Da un punto di vista giuridico tale definizione permette di individuare lo strumento attraverso l’intersecazione sistematica di diversi strati normativi, il cui centro si colloca indubbiamente agli artt. 25 sexies e 25 septies CCII.
Le due disposizioni si auto integrano attraverso l’espresso rinvio ad uno specifico e corposo gruppo di regole dettate in materia di concordato preventivo[7], che costituiscono un secondo elemento di contribuzione disciplinare. Si tratta, in particolare, delle disposizioni di cui all’ art. 39 CCII in merito ai documenti da allegare alla proposta, di quelle di cui agli artt. 6, 46, 94, e 96[8] CCII riguardanti gli effetti della pubblicazione della domanda e di quelle di cui agli artt. 106, 114, 115, 117, 118, 119, 324 e 341 CCII, in quanto compatibili. A queste, il Correttivo ter ha aggiunto il richiamo all’ art. 84, comma 5, CCII in tema di degrado dei crediti prelatizi per incapienza e agli artt. 40 e 44 CCII in tema di accesso all’istituto, anche con riserva di deposito della proposta e del piano[9].

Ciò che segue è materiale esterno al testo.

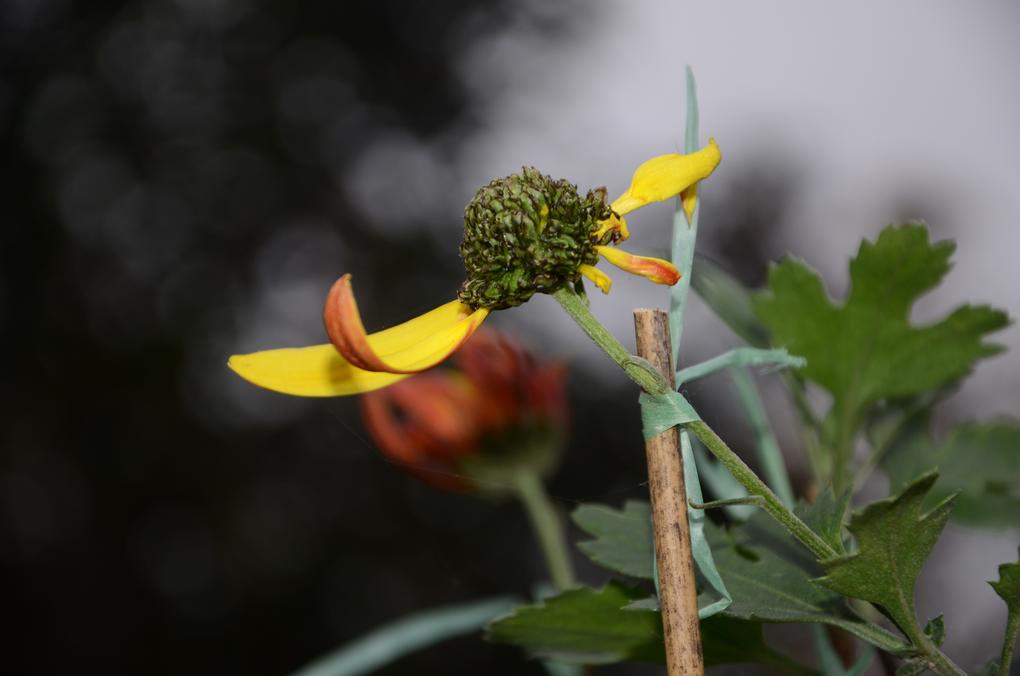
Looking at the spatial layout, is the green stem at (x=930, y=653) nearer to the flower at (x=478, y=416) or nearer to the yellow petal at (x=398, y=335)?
the yellow petal at (x=398, y=335)

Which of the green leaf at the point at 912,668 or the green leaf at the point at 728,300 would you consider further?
the green leaf at the point at 728,300

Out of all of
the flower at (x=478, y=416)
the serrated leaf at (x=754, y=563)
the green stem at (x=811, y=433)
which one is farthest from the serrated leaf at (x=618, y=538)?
the flower at (x=478, y=416)

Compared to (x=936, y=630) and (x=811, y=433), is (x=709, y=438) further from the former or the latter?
(x=811, y=433)

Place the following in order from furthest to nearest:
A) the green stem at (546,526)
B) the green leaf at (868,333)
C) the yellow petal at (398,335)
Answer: the green stem at (546,526), the green leaf at (868,333), the yellow petal at (398,335)

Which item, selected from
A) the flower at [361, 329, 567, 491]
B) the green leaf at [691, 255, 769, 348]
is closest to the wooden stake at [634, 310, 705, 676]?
the green leaf at [691, 255, 769, 348]

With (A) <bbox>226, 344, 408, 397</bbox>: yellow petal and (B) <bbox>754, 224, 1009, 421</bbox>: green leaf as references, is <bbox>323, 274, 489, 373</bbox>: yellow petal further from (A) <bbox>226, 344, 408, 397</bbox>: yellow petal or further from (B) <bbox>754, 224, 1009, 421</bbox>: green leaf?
(B) <bbox>754, 224, 1009, 421</bbox>: green leaf

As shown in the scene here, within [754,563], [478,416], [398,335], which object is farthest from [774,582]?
[478,416]
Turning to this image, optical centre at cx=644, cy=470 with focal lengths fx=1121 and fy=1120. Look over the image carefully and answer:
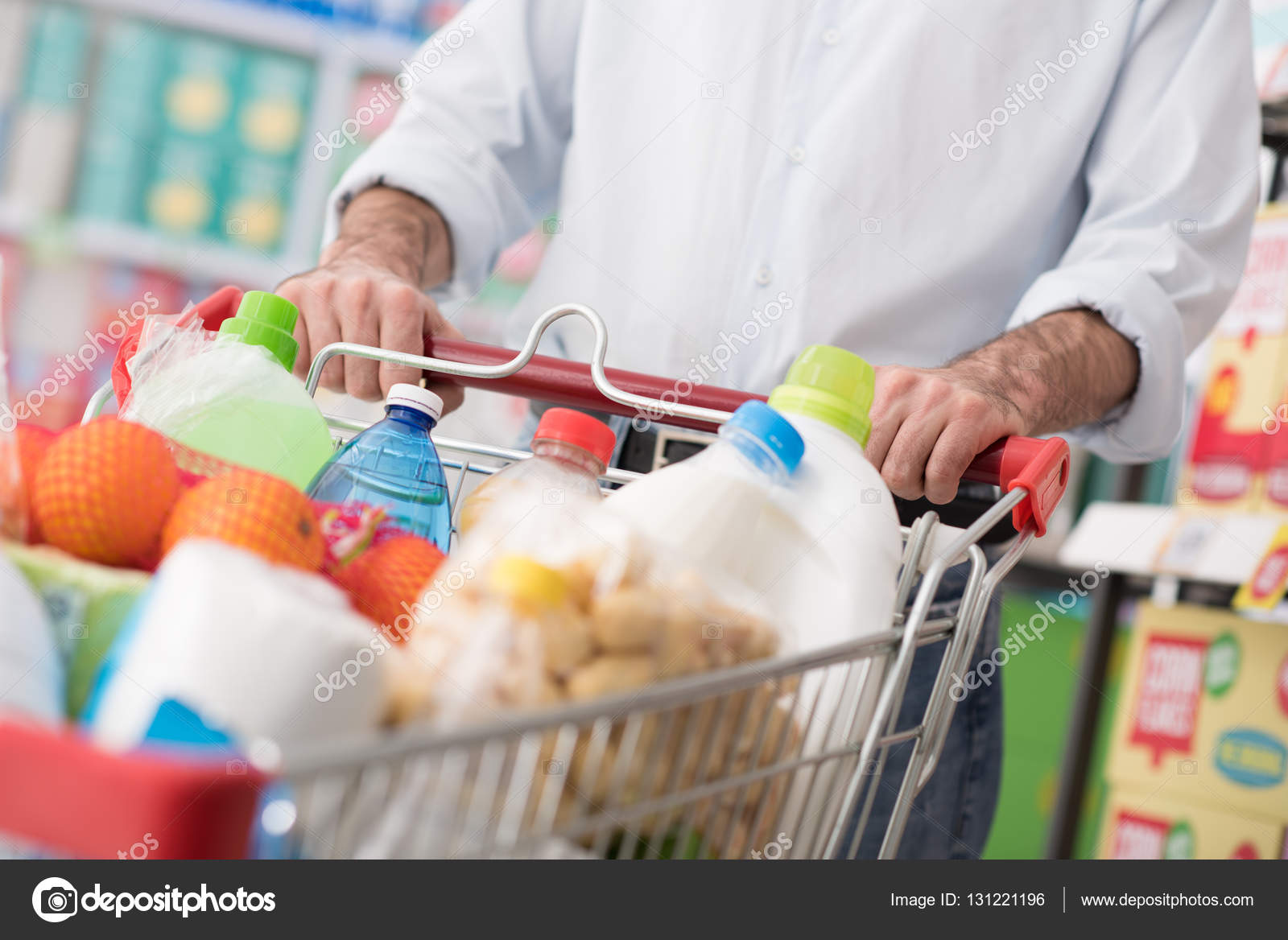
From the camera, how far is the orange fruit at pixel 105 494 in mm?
589

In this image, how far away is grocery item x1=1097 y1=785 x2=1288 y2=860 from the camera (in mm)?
2172

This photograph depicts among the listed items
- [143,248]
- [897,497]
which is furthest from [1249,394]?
[143,248]

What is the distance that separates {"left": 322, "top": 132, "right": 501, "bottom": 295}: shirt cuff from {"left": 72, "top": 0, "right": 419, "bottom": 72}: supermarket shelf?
2.05 m

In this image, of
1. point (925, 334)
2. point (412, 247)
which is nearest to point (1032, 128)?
point (925, 334)

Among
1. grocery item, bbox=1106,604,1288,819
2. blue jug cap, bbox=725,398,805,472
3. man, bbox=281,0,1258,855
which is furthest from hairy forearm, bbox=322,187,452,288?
grocery item, bbox=1106,604,1288,819

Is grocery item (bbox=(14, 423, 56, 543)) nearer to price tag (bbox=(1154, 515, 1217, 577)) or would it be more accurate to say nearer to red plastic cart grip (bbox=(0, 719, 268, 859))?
red plastic cart grip (bbox=(0, 719, 268, 859))

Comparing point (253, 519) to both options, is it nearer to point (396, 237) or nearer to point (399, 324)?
point (399, 324)

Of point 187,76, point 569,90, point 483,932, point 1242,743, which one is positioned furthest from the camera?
point 187,76

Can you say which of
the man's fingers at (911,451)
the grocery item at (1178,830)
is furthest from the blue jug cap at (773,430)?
the grocery item at (1178,830)

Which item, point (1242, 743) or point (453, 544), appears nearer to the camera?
point (453, 544)

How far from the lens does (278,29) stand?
319 cm

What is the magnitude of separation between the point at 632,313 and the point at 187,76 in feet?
7.62

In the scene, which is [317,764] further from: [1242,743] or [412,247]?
[1242,743]

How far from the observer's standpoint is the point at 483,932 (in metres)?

Non pare invece ammissibile un rinvio generale alle norme proprie del concordato preventivo in quanto, come osservato in dottrina[10] e in giurisprudenza[11], il concordato semplificato non può essere considerato una sua mera variante, ma un istituto dotato di una propria autonomia giuridica. Alla luce di tale considerazione appare chiara la ratio del legislatore di definire il nuovo concordato come semplificato prevedendo, tra gli altri, l’assenza di una vera e propria fase di ammissione di cui all’art. 47 CCII, la mancata necessità di attestazioni specifiche, fatta salva quella di cui all’art. 84, comma 5, CCII, l’assenza della votazione dei creditori[12] e l’impossibilità di presentare proposte concorrenti di cui agli artt. 90 e 91 CCII.

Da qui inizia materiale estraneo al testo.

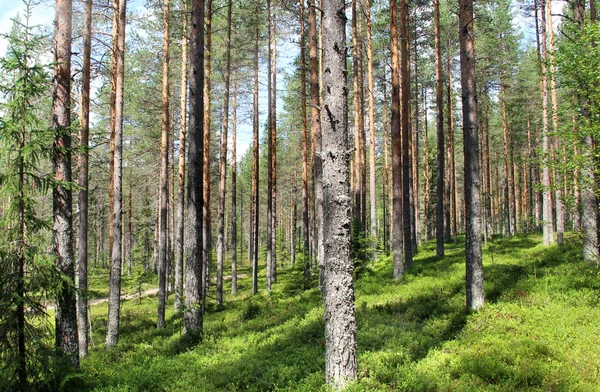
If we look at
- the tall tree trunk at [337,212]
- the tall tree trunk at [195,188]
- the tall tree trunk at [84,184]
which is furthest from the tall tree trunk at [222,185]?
the tall tree trunk at [337,212]

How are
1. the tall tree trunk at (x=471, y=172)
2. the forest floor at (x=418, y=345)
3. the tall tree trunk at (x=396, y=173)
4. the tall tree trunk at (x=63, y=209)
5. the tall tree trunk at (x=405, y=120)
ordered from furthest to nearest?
the tall tree trunk at (x=405, y=120), the tall tree trunk at (x=396, y=173), the tall tree trunk at (x=471, y=172), the tall tree trunk at (x=63, y=209), the forest floor at (x=418, y=345)

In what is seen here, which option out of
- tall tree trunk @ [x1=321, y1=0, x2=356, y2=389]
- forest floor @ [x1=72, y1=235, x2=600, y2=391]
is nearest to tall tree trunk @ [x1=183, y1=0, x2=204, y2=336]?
forest floor @ [x1=72, y1=235, x2=600, y2=391]

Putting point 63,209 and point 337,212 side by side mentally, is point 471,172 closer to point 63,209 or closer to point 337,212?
point 337,212

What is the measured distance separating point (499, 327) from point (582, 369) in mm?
1945

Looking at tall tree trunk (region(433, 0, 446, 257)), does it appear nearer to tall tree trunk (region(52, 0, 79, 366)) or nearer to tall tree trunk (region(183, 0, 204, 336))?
tall tree trunk (region(183, 0, 204, 336))

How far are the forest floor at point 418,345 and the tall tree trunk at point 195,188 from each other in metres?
1.10

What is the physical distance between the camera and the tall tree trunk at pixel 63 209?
6562mm

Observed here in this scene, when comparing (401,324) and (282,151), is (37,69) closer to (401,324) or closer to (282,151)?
(401,324)

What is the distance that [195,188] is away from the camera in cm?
913

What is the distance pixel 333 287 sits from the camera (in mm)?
4887

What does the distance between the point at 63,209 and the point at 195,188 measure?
3.00 metres

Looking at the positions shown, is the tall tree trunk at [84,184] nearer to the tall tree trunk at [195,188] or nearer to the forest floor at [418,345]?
the forest floor at [418,345]

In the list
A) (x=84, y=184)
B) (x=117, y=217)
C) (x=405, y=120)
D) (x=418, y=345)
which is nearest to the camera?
(x=418, y=345)

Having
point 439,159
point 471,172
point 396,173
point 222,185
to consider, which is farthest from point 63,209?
point 439,159
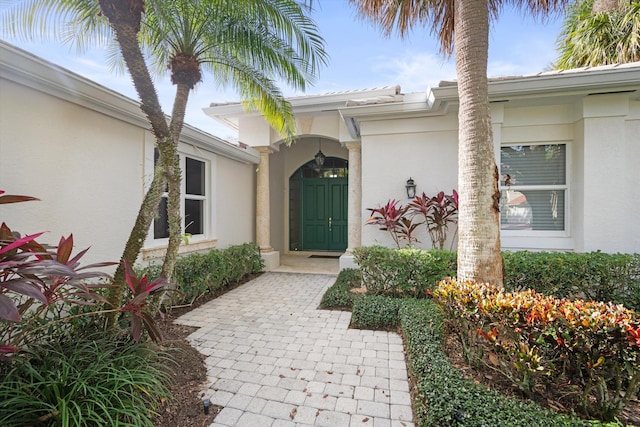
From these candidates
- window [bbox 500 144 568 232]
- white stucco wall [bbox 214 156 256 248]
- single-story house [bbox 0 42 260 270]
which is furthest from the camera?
white stucco wall [bbox 214 156 256 248]

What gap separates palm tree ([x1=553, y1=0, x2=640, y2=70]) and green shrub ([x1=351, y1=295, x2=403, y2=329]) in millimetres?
8738

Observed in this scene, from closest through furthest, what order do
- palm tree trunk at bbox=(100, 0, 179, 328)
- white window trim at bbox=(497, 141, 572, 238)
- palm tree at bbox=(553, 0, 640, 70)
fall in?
palm tree trunk at bbox=(100, 0, 179, 328)
white window trim at bbox=(497, 141, 572, 238)
palm tree at bbox=(553, 0, 640, 70)

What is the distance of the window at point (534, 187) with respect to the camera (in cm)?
589

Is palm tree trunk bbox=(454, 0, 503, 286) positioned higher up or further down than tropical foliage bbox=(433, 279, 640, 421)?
higher up

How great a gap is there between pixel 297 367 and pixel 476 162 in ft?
10.4

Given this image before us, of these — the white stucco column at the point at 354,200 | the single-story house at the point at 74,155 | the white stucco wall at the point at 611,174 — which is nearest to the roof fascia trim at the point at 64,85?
the single-story house at the point at 74,155

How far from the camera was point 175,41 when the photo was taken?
392cm

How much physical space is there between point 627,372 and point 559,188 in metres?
4.61

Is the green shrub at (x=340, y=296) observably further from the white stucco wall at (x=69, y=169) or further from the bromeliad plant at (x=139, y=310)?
the white stucco wall at (x=69, y=169)

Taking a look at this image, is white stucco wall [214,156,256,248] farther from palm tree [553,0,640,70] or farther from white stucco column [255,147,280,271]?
palm tree [553,0,640,70]

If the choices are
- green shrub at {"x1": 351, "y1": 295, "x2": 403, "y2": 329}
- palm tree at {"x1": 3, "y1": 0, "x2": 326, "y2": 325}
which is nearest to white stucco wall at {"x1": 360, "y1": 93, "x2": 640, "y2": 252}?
green shrub at {"x1": 351, "y1": 295, "x2": 403, "y2": 329}

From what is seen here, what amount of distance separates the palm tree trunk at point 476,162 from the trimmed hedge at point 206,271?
4.00m

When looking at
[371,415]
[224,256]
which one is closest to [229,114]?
[224,256]

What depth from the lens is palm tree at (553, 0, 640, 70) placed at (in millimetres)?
7355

Alle disposizioni esplicitamente richiamate dagli artt. 25 sexies e 25 septies CCII si aggiungono, da un lato, gli apporti normativi derivanti dalla sua appartenenza agli strumenti di regolazione della crisi e dell’insolvenza e, dall’altro, il portato disciplinare derivante dall’obbligato e precedente passaggio per la composizione negoziata della crisi. Così, a titolo esemplificativo, possono essere considerate applicabili all’istituto le regole in tema di procedimento unitario e di accesso ad uno strumento di regolazione della crisi di cui agli artt. 120 bis e ss. CCII o ancora gli artt. 12 e 25 CCII in tema di presupposti soggettivi e oggettivi di accesso allo strumento[13].
Quanto al presupposto soggettivo, considerata l’interdipendenza dalla composizione negoziata, il proponente può essere identificato dalla qualifica di “imprenditore agricolo e commerciale”, regolarmente iscritto nel registro imprese[14]. Pertanto, i soggetti legittimati a presentare una proposta di concordato semplificato sono gli imprenditori in generale, senza distinzioni tra imprenditori commerciali o agricoli, sopra o sotto soglia (art. 25 quater, commi 4, 5 e 6, CCII), comprese le start up innovative. In considerazione dello stretto legame con la composizione negoziata, non pare che siano escluse neppure le imprese assoggettabili ad amministrazione straordinaria di cui al D.Lgs. n. 270/1999 o D.L. n. 347/2003, nonché le imprese assoggettabili a liquidazione coatta amministrativa, comprese le cooperative, e le società a partecipazione pubblica, superando le difficoltà derivanti dalla mancanza di un richiamo espresso nell’art. 296 CCII e nell’art. 14 del D.Lgs. n. 175/2006 che, tra gli strumenti di regolazione della crisi, menzionano unicamente il concordato preventivo.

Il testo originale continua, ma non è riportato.